## [DOCUMENT PASSAGE]
+ + + + + + +

NoMeansNo
No means No - how to keep testing failures meaningful in CI. Slow tests. Flaky tests. Tests that change.
Katrina Edgar
Devs writing unit tests Testers writing integration tests Devs multiple check-ins per day. Difficult to get integration tests meaningful to testers 2 hour test suite: Bad code, copy and paste Moved setup steps out of Selenium
got down to half hour Fragile – needed to change sleeps to waits
Because tester had ownership, tests would break and testers would have to constant stream of red builds. Devs stopped paying attention to red builds.
Integration tests only helpful to teste r, became same interpretation as in manual environment.
Loop of death - different reasons for tests to go red each time Green light once a week, celebrated with coffee, acknowledged as a problem (“squirrel dance” at TIM)

+ + + + + + +

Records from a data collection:
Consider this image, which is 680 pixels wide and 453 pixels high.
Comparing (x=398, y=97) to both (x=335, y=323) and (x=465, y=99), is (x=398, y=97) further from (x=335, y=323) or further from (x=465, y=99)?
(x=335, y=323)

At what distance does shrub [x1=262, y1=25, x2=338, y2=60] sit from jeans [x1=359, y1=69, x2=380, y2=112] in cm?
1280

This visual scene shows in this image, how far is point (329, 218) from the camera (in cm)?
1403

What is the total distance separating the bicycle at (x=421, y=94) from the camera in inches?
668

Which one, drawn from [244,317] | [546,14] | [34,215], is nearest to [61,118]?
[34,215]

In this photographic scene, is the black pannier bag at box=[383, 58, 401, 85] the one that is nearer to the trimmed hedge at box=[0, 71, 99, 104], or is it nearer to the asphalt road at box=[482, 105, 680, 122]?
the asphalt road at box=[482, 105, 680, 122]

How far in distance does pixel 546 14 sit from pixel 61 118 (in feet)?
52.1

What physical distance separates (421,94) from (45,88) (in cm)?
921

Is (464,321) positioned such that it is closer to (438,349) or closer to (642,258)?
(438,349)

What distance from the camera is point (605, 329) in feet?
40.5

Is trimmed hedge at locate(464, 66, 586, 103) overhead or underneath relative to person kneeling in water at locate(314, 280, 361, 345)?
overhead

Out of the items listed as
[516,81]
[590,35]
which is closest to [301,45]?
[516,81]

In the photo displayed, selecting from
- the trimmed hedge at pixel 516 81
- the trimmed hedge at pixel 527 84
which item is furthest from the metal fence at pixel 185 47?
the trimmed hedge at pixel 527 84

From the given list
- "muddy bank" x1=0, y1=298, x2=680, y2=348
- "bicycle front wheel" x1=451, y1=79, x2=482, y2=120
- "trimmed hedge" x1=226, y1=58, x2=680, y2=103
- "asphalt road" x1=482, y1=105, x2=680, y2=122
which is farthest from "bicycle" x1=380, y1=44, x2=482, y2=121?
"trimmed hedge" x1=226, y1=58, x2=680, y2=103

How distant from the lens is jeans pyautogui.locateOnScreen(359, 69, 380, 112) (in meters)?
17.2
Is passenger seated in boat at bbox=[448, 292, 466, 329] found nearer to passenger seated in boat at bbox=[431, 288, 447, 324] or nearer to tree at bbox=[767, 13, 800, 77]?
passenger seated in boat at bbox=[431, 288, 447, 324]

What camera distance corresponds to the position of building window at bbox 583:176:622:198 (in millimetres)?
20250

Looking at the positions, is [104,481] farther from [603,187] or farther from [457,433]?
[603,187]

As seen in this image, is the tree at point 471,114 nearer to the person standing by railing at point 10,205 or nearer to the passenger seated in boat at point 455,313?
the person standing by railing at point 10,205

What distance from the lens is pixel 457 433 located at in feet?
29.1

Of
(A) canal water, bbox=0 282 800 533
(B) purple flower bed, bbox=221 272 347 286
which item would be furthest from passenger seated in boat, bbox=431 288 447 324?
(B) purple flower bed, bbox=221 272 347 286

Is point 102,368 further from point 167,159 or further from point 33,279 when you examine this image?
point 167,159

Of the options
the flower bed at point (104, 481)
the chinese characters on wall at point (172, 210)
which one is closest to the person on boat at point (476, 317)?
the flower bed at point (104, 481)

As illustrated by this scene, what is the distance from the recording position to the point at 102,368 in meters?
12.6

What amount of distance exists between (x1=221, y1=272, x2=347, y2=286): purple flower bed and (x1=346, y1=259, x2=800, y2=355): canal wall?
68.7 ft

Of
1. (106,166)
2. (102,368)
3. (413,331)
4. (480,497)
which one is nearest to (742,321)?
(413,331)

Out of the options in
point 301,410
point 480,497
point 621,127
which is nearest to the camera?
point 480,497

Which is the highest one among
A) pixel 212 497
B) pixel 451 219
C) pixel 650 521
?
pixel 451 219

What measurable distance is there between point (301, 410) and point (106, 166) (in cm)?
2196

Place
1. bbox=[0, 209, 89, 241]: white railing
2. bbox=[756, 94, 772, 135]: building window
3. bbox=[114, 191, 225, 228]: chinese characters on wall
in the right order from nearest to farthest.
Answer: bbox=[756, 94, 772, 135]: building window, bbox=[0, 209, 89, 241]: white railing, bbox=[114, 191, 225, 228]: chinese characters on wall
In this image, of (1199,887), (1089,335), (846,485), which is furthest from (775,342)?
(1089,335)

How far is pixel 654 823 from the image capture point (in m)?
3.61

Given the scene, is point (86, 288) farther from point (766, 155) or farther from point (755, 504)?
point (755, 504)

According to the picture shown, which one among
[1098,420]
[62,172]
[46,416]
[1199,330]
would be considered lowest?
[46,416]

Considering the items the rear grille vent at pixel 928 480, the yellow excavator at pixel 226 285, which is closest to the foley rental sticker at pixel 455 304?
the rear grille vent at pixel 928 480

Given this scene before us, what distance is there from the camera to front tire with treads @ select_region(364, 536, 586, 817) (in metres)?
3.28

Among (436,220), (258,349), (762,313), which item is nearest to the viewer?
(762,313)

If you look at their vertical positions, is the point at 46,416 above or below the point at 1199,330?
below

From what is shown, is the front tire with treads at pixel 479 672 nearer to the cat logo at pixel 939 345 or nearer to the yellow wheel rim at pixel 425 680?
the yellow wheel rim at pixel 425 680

+ + + + + + +

## [REQUIRED TASKS]
- A) Answer these questions from the notes on testing in CI:
(i) How long did the test suite originally take?
(ii) To what duration was the test suite reduced?
(iii) How often did a green light occur, and how was it celebrated?
- B) Return the passage from the notes on testing in CI between "Katrina Edgar" and "in manual environment.", inclusive.
The items are separate material and unrelated to the text.

## [ANSWERS IN ORDER]
- A)
(i) 2 hours
(ii) Half an hour
(iii) Once a week; it was celebrated with coffee.

- B)
Katrina Edgar
Devs writing unit tests Testers writing integration tests Devs multiple check-ins per day. Difficult to get integration tests meaningful to testers 2 hour test suite: Bad code, copy and paste Moved setup steps out of Selenium
got down to half hour Fragile – needed to change sleeps to waits
Because tester had ownership, tests would break and testers would have to constant stream of red builds. Devs stopped paying attention to red builds.
Integration tests only helpful to teste r, became same interpretation as in manual environment.